• Stored data entries:
━━━━━━━━━━
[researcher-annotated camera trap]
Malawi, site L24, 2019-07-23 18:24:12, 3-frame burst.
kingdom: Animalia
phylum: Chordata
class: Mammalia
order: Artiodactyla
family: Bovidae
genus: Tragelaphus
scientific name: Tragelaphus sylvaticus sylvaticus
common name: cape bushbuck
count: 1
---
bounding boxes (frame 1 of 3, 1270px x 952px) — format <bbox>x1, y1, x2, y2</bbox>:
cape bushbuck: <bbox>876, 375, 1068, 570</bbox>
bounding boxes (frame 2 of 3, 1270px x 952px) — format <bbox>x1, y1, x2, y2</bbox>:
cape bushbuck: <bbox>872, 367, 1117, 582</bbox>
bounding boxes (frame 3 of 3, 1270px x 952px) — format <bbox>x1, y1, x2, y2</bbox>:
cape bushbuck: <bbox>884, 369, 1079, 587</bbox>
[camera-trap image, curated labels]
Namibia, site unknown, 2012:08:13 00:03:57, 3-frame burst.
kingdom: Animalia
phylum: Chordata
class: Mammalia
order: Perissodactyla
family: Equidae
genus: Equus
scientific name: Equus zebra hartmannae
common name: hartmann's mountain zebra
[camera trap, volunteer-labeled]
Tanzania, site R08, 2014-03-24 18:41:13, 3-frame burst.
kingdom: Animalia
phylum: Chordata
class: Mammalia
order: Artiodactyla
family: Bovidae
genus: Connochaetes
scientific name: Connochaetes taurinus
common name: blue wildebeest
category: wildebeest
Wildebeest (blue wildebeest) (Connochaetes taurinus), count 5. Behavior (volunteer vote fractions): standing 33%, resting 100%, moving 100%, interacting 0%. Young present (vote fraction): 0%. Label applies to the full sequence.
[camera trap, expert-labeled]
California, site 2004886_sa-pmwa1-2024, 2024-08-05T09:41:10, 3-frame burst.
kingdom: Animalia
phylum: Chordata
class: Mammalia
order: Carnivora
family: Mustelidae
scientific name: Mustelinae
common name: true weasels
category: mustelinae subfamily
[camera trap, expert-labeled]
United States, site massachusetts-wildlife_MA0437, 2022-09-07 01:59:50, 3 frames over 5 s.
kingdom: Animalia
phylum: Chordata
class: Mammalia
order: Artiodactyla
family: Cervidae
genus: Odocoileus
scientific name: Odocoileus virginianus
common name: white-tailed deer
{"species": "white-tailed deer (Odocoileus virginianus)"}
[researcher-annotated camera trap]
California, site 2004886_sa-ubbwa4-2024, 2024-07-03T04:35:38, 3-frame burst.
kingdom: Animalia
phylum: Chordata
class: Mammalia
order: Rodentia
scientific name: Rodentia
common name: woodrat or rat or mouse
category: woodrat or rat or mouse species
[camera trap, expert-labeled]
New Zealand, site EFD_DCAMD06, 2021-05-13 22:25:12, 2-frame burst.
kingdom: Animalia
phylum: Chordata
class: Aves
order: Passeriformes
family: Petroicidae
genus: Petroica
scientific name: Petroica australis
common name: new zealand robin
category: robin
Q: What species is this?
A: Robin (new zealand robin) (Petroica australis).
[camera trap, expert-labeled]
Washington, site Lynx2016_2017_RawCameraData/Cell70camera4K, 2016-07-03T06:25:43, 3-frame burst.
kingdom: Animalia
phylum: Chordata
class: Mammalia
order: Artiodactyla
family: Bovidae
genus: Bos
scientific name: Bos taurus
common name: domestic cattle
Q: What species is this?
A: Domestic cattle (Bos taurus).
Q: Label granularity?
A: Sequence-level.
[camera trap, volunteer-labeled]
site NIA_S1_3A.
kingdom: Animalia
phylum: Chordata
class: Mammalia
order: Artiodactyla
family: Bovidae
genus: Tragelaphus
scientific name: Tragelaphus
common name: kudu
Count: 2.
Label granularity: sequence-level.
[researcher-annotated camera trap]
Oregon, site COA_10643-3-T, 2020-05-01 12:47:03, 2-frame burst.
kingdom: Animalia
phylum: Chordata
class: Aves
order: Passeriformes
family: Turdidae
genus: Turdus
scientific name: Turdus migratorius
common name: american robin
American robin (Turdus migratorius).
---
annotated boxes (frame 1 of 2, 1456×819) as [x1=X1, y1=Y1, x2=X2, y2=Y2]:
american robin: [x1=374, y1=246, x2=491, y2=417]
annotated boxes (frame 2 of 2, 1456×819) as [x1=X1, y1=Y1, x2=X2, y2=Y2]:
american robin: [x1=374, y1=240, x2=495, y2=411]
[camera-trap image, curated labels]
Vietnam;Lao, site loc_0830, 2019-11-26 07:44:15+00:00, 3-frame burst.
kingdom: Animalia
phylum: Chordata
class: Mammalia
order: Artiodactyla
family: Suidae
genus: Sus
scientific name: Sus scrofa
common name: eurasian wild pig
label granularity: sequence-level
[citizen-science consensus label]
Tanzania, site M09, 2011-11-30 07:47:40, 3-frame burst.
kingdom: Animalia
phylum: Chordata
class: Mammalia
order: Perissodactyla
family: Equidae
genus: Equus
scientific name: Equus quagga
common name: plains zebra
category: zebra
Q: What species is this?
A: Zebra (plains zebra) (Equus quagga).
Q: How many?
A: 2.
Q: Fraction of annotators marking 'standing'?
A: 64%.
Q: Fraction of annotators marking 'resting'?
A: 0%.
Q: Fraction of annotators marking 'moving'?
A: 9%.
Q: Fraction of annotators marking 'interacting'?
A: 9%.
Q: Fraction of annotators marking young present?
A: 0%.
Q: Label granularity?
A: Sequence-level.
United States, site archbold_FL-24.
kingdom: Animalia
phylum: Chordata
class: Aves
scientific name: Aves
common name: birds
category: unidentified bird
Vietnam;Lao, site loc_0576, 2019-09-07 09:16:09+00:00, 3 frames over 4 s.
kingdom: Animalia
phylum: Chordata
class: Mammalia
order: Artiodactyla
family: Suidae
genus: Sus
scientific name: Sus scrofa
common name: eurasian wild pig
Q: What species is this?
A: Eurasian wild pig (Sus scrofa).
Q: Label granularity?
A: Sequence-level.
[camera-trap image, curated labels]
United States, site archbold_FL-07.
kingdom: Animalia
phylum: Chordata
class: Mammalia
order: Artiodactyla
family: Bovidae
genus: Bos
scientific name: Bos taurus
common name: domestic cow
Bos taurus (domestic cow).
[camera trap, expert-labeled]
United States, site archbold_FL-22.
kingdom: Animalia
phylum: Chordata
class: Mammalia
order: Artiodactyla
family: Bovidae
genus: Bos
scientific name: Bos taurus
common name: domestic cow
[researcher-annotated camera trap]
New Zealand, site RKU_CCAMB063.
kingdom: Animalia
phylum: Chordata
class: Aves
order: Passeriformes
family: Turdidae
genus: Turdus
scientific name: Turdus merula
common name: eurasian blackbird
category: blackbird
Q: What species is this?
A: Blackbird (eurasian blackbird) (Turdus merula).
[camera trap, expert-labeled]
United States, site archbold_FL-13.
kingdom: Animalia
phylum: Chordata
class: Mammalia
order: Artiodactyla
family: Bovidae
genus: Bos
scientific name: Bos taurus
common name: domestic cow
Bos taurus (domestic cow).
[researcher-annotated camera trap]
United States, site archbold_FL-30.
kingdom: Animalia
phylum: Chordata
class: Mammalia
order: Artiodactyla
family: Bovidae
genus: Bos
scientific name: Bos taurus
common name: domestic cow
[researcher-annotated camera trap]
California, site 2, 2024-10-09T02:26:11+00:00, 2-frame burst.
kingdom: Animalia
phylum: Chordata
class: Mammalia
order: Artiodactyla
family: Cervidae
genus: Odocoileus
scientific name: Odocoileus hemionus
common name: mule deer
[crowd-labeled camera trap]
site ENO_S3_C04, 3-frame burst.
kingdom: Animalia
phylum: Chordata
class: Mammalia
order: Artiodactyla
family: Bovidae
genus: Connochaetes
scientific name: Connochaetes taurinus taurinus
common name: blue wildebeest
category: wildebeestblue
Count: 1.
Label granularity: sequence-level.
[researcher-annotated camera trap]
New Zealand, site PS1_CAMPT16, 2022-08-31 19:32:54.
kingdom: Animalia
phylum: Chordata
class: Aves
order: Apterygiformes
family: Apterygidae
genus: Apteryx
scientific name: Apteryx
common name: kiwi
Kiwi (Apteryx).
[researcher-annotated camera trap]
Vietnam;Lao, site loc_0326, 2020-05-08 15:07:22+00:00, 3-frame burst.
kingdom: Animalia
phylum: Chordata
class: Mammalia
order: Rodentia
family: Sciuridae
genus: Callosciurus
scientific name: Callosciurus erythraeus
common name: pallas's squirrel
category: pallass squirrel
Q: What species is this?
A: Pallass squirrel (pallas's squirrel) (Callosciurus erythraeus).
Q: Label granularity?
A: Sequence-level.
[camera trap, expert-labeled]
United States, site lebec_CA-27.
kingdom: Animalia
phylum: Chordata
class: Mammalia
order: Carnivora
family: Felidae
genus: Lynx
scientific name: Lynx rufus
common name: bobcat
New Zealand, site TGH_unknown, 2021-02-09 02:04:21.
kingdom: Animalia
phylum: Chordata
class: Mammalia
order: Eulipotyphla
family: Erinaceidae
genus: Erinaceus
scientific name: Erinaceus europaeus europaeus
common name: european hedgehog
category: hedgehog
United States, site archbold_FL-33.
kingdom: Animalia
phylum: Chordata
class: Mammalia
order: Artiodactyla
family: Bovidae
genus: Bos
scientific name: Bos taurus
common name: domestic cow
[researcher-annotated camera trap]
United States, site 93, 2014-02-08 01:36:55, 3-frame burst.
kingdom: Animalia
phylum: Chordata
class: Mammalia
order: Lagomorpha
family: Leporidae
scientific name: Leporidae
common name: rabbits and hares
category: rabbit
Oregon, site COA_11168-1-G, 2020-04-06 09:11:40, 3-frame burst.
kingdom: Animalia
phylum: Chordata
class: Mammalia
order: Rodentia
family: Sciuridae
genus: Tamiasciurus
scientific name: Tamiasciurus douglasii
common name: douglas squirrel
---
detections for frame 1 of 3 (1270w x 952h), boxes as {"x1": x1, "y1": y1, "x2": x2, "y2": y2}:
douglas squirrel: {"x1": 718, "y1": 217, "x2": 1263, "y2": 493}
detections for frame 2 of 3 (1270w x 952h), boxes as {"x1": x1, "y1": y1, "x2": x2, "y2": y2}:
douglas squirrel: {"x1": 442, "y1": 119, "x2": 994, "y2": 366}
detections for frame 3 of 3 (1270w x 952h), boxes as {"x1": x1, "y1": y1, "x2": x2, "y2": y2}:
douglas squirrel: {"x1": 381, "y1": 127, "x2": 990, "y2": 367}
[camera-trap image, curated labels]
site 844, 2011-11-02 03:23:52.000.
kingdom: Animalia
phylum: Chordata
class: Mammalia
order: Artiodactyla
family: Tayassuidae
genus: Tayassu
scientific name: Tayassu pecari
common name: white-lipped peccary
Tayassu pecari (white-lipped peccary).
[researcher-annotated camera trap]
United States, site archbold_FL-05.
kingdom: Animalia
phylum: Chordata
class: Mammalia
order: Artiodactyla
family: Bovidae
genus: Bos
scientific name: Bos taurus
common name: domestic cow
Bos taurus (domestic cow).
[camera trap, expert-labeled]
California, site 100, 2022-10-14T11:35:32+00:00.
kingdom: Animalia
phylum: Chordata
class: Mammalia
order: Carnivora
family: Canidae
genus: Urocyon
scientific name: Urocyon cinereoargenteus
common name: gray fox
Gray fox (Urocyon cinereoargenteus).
━━━━━━━━━━
• ASSIGNMENT: Could you report how many lines in the data above include the word "Tanzania"? Give the number and nothing more.

• COMPLETED EXERCISE: 2